Actions to take |
A. In the forum passage on Korean missions, what were the principles John L. Nevius taught meant to do for the Korean churches?
B. Recast the paragraph of the forum passage on Korean missions that begins "Nevius' New System" as a short list of its main facts.

Passage given |
================================

I've long wondered about this. A relatively large percentage of the student body of the Presbyterian theological college/seminary (Knox College) at my alma mater is Korean.


----------



## Pergamum

Of course, it is all God's will, but God is pleased to use means.

Some outstanding missionaries and missiologists were involved in the efforts towards Korea.

Here are some links about John L. Nevius and his principles he taught to help make the Korean churches stand on their own and to fight dependency:

http://www.thefourthriver.org/PDF%20Documents/Nevius%20and%20North%20Korea.pdf

John Livingstone Nevius - Wikipedia, the free encyclopedia


Here is just a small snippet of the missiological principles that helped the evangelization of Korea:



> Nevius' New System, which we will call The Nevius Plan, differed markedly from the Old
> System that was popular among his contemporaries. As previously noted, the three main
> elements of The Nevius Plan were that the indigenous church should be self-propagating, self-supporting
> and self-governing.
> 
> If left as a general principle, this would not have been particularly
> controversial. However, Nevius insisted that these three principles should be immediately
> implemented -- all the very beginning!

================================

Material |
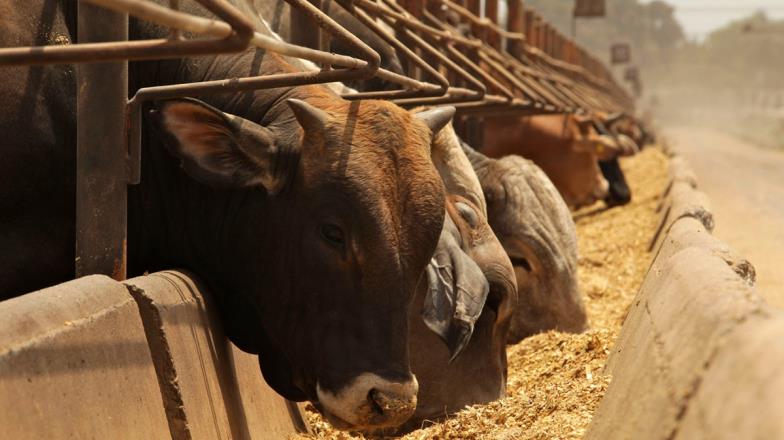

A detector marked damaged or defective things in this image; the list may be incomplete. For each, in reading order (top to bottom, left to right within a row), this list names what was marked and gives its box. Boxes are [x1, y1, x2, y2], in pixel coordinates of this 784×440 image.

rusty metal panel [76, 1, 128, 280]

================================

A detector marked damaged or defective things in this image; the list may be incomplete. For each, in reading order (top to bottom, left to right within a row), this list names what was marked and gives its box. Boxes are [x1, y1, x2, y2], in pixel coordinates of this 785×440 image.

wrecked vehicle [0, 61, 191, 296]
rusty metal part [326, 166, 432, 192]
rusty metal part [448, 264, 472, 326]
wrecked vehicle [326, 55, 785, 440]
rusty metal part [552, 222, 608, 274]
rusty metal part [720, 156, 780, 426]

================================

Exercise results |
A. They were meant to help the Korean churches stand on their own and to fight dependency.

B.
- Nevius' New System is called The Nevius Plan.
- It differed markedly from the Old System popular among his contemporaries.
- Its three main elements: the indigenous church should be self-propagating, self-supporting and self-governing.